Le code général des impôts prévoit toutefois des mécanismes d'atténuation, cumulables, qui évitent qu'une prime exceptionnelle ne fasse basculer l'athlète dans une tranche très élevée sur une seule année : un étalement possible sur quatre ans, et un système de moyenne sur trois ou cinq ans propre aux revenus des sportifs.
Ce que versent les fédérations internationales
World Athletics, la fédération internationale d'athlétisme, a créé la surprise en 2024 en devenant la première fédération de l'histoire à récompenser directement les médaillés olympiques. Elle a versé 50 000 dollars à chaque champion olympique des 48 épreuves d'athlétisme des Jeux de Paris, pour une enveloppe totale de 2,4 millions de dollars. Dans les relais, le montant est partagé entre les membres de l'équipe.

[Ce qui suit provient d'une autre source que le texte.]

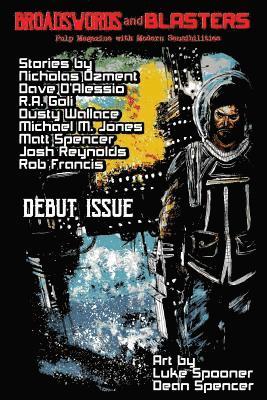 Nicholas Ozment, Dave D'Alessio, Cameron Mount - Broadswords and Blasters Issue 1, Häftad. Tillgänglighet: Lägg i varukorg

La fédération s'est engagée à étendre le dispositif à l'argent et au bronze pour les Jeux de 2028, mais les montants correspondants n'ont pas encore été annoncés. L'athlétisme ne figurant pas au programme des Jeux d'hiver, ce dispositif ne s'applique pas aux Jeux de 2026.
Comment cela se compare
Les 80 000 € d'une médaille d'or représentent environ trois années de salaire médian français, situé autour de 2 140 € net par mois. C'est une somme significative mais qui doit être mise en regard d'une carrière : la plupart des médaillés ont consacré une décennie ou plus à leur discipline, souvent dans des sports où il n'existe ni salaire professionnel ni contrat publicitaire.
Pour beaucoup d'athlètes de sports peu médiatisés, cette prime constitue le principal revenu exceptionnel d'une carrière entière. Les revenus réellement importants viennent ensuite des contrats de sponsoring, très inégalement répartis selon la visibilité de la discipline.

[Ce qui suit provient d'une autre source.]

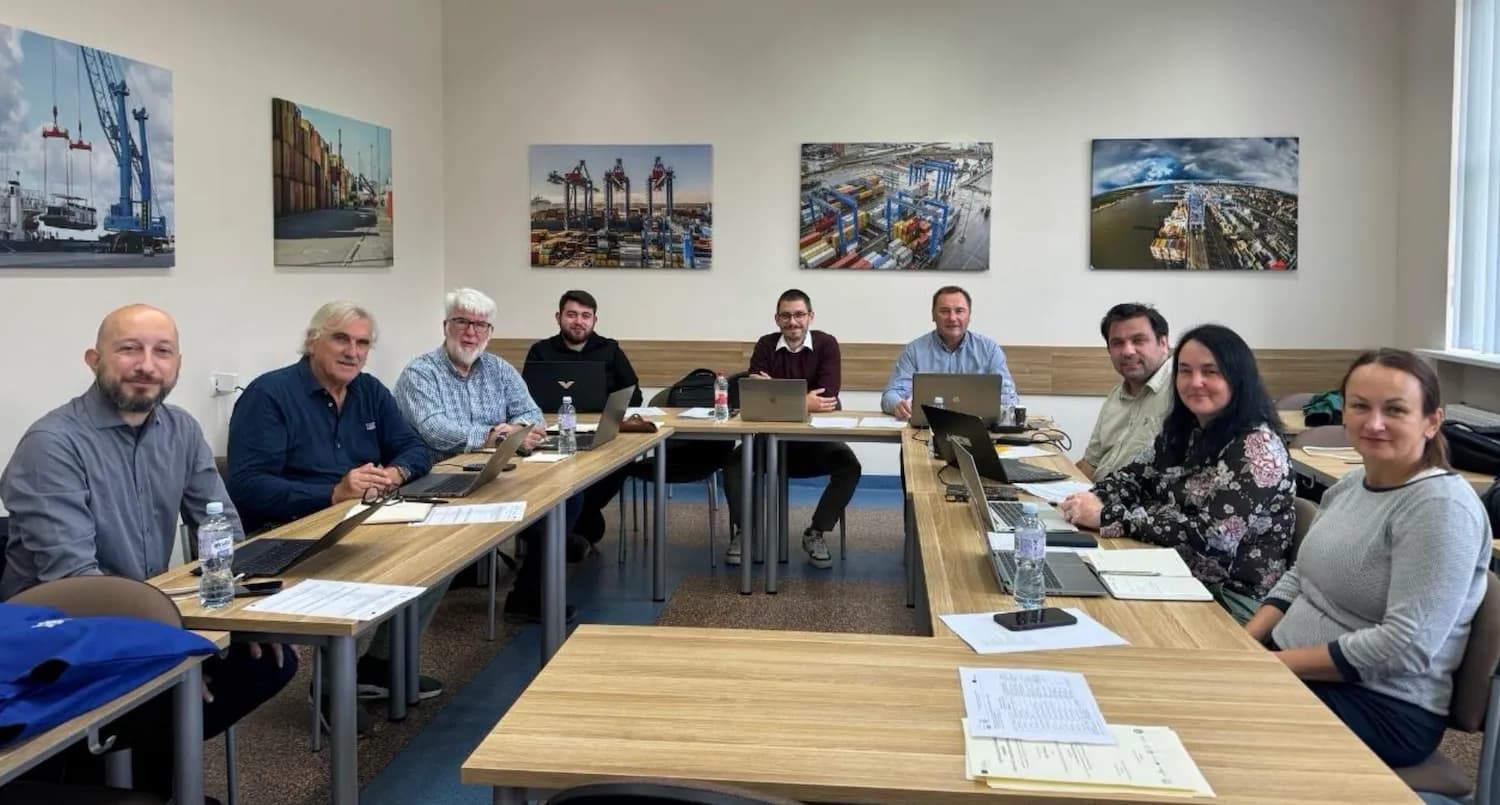 Sea4Shore: una solución digital para la transición laboral de marinos hacia profesiones en tierra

Primes versées par l'État français aux médaillés olympiques
| Médaille | Prime |
|---|---|
| Or | 80 000 € |
| Argent | 40 000 € |
| Bronze | 20 000 € |
Arrêté du 23 octobre 2025, applicable aux Jeux de 2026. Montants identiques pour les médaillés paralympiques. Minoration de 15 % pour les athlètes non résidents fiscaux en France.
Questions fréquentes
Le CIO verse-t-il une prime aux médaillés olympiques ?
Non. Le Comité international olympique ne verse aucune prime liée aux résultats. Il redistribue 90 % de ses revenus aux comités nationaux et aux fédérations internationales, et laisse chaque pays libre de récompenser ses athlètes. Le CIO a créé une bourse de 10 000 dollars pour tous les olympiens à partir de 2026, mais précise explicitement qu'il ne s'agit pas d'une prime de résultat.

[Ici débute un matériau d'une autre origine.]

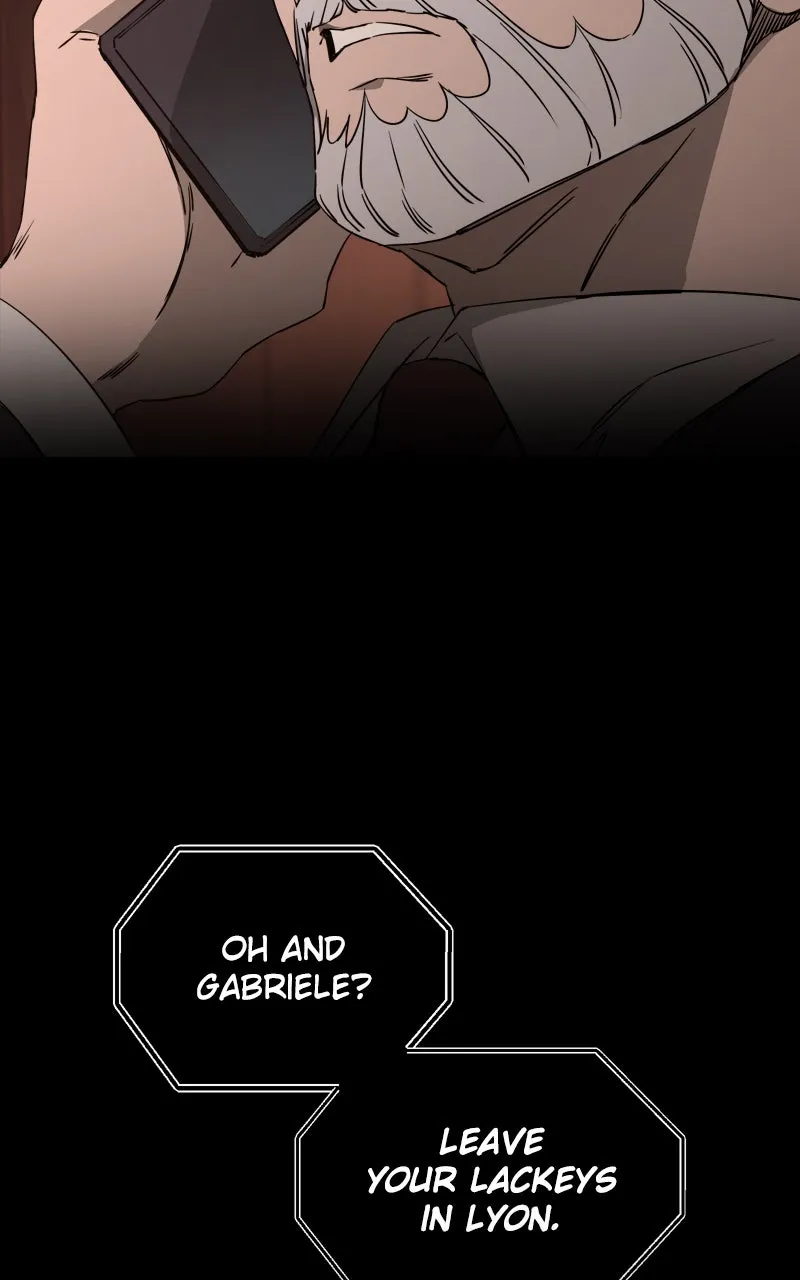 The Mafia Nanny Chapter 74 page 18 -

La prime olympique est-elle imposable ?
Oui. Les primes versées aux médaillés français sont imposables à l'impôt sur le revenu, dans la catégorie des traitements et salaires. Elles ont été exonérées entre 1992 et 2008 mais ne le sont plus depuis 2010. Le code général des impôts prévoit toutefois des dispositifs d'étalement sur quatre ans et de moyenne sur trois ou cinq ans, cumulables, qui limitent l'effet de cette rentrée exceptionnelle sur une seule année d'imposition.
Les médaillés paralympiques touchent-ils la même prime ?
Oui, les montants sont strictement identiques : 80 000 € pour l'or, 40 000 € pour l'argent et 20 000 € pour le bronze. Les guides des athlètes déficients visuels perçoivent également la prime. Cet alignement entre médaillés olympiques et paralympiques est acquis depuis plusieurs éditions des Jeux.
Chaque membre d'une équipe médaillée touche-t-il la prime ?
Oui. Dans les sports collectifs et les épreuves par équipes, chaque athlète médaillé perçoit la prime pleine, et non une fraction partagée. Un athlète qui décroche plusieurs médailles au cours des mêmes Jeux cumule par ailleurs les primes correspondantes.
Sources
- Arrêté du 23 octobre 2025 relatif aux primes des médaillés olympiques et paralympiques
- Ministère chargé des sports, primes liées aux performances des équipes de France
Montants vérifiés en juillet 2026. Les barèmes évoluent : nous indiquons systématiquement la date de référence des chiffres publiés.